Exposing the Guns to Mexico Lie
Earlier this year, former Bureau of Alcohol, Tobacco, Firearms, and Explosives (ATF) Attaché to Mexico (basically their Bureau Chief in that country), Darren Gil, told reporters and congressional investigators that he only learned about the gunwalking scandal known as Operation Fast & Furious, after he had retired and the operation began making news in the blogosphere and the press. But he said that he and his team in Mexico detected the surge in guns that Fast & Furious generated as early as the latter part of 2009 – within weeks of the initiation of the gunwalking scheme. Gil reported that the sudden spike in crime guns being traced back to the Phoenix, AZ area caused immediate concern and that he quickly reported the analysis to his superiors and the Phoenix ATF office, but that the problem continued to grow, causing tension between his office and his Mexican law enforcement counterparts.
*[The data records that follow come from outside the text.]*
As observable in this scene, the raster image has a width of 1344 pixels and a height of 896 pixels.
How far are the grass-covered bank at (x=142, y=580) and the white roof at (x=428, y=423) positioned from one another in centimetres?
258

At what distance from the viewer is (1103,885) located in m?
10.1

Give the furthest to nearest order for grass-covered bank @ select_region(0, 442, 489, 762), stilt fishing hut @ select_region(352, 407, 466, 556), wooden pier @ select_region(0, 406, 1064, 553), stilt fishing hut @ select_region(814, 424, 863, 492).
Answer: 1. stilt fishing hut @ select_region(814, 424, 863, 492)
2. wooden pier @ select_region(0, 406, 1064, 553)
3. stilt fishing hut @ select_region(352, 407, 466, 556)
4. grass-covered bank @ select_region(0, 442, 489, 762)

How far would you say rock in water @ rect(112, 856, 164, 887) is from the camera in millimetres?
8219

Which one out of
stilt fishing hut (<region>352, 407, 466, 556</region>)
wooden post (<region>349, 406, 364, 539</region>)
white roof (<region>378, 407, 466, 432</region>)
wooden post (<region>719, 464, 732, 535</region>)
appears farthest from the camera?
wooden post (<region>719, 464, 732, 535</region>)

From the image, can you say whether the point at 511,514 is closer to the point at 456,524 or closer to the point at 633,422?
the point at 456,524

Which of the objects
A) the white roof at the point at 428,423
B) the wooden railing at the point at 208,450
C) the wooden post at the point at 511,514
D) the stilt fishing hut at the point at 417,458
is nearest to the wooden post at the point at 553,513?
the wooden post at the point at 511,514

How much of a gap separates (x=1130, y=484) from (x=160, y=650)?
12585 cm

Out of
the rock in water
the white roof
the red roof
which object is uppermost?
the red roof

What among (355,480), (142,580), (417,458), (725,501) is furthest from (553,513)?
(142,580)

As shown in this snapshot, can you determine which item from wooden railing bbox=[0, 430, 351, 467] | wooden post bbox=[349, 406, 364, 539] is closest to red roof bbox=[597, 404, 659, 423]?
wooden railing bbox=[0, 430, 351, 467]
When he demanded to know why the investigation, into what was obviously a major gun trafficking operation, was not yielding results and staunching the flow, he was told that the investigation was ongoing and that he was to leave it alone – and not to share his analysis with Mexican authorities.
While Agent Gil’s statements have been rightly recognized as a scathing indictment of the Fast & Furious operation and the people directing it, a very important aspect of his account has been largely overlooked — or studiously ignored: If the flow of guns from Fast & Furious was clearly discernible by Gil and his analysts in late 2009, at the very beginning of the gunwalking operation, then the reports of an “Iron River” of guns flowing from US gun dealers to Mexican drug cartels is obviously a lie.